BEGIN Records shown
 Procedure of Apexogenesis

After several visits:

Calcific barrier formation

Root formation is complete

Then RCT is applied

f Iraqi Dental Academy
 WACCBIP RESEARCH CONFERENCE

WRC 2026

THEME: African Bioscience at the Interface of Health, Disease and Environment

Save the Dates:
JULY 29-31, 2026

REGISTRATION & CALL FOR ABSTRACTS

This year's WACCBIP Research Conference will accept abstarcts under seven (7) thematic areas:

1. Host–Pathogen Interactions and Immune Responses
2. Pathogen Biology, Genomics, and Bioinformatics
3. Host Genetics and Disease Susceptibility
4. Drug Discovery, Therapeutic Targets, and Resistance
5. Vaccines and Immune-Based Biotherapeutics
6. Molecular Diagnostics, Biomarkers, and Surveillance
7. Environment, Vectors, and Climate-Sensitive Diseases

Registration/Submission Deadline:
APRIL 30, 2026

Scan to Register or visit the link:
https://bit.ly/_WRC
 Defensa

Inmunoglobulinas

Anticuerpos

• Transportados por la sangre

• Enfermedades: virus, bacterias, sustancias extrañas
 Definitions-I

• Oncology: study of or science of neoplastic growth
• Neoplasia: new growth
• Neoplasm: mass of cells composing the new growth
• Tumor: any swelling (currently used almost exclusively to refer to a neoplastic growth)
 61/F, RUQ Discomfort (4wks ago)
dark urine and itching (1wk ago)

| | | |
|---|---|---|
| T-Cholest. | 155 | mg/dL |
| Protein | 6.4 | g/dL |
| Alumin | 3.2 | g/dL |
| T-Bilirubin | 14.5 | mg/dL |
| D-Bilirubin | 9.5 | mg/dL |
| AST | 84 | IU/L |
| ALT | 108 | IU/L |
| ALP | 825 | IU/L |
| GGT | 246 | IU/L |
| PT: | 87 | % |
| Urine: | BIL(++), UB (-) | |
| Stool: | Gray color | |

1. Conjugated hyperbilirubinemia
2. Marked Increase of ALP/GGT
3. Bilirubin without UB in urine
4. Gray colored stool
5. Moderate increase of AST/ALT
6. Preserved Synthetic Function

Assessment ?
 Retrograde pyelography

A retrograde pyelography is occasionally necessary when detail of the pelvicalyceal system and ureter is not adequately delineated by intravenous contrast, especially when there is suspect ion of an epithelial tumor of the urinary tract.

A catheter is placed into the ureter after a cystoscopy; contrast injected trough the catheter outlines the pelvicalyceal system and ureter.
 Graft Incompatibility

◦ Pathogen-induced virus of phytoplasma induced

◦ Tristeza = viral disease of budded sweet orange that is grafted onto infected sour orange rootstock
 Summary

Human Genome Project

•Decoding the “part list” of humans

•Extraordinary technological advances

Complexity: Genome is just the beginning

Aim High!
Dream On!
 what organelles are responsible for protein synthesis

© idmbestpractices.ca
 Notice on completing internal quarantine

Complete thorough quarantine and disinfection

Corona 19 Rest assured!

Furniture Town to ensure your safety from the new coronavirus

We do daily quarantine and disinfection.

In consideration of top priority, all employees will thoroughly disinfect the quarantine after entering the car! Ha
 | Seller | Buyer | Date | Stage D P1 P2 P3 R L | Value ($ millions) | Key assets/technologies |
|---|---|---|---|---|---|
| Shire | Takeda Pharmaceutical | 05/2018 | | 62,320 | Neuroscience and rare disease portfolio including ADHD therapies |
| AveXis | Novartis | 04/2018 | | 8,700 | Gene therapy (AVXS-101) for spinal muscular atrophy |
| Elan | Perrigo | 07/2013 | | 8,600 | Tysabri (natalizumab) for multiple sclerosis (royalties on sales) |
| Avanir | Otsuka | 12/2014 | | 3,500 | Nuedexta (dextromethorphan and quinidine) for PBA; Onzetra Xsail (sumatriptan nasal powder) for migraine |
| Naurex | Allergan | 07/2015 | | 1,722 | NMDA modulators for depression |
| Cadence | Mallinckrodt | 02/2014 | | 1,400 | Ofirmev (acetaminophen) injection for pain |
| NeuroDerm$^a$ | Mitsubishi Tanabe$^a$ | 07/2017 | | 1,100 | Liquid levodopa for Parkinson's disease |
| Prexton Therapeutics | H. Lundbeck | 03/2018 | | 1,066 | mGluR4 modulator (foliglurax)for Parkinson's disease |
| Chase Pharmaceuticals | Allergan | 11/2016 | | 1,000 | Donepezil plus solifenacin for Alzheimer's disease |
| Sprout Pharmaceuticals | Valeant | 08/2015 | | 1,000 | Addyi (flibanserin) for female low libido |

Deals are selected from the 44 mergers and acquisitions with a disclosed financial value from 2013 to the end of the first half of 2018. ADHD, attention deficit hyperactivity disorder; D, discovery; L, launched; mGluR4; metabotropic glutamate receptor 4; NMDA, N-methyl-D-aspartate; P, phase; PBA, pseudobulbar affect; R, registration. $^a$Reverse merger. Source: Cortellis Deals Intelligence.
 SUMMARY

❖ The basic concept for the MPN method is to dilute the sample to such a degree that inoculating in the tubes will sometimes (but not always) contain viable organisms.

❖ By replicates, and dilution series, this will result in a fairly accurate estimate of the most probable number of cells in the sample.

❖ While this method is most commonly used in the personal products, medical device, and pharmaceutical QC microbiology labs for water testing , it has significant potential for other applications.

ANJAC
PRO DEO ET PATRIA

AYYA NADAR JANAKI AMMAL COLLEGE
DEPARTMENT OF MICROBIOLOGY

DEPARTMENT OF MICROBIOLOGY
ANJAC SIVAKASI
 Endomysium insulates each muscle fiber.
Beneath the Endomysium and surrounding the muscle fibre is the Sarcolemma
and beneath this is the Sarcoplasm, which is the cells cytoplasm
END Records shown
Problem to work on: What you give back should be exactly the lines of the data above from the line with "7. Environment, Vectors, and" through the line with "the new growth", both of those included, and nothing more.

Exercise answer:
7. Environment, Vectors, and Climate-Sensitive Diseases

Registration/Submission Deadline:
APRIL 30, 2026

Scan to Register or visit the link:
https://bit.ly/_WRC
 Defensa

Inmunoglobulinas

Anticuerpos

• Transportados por la sangre

• Enfermedades: virus, bacterias, sustancias extrañas
 Definitions-I

• Oncology: study of or science of neoplastic growth
• Neoplasia: new growth
• Neoplasm: mass of cells composing the new growth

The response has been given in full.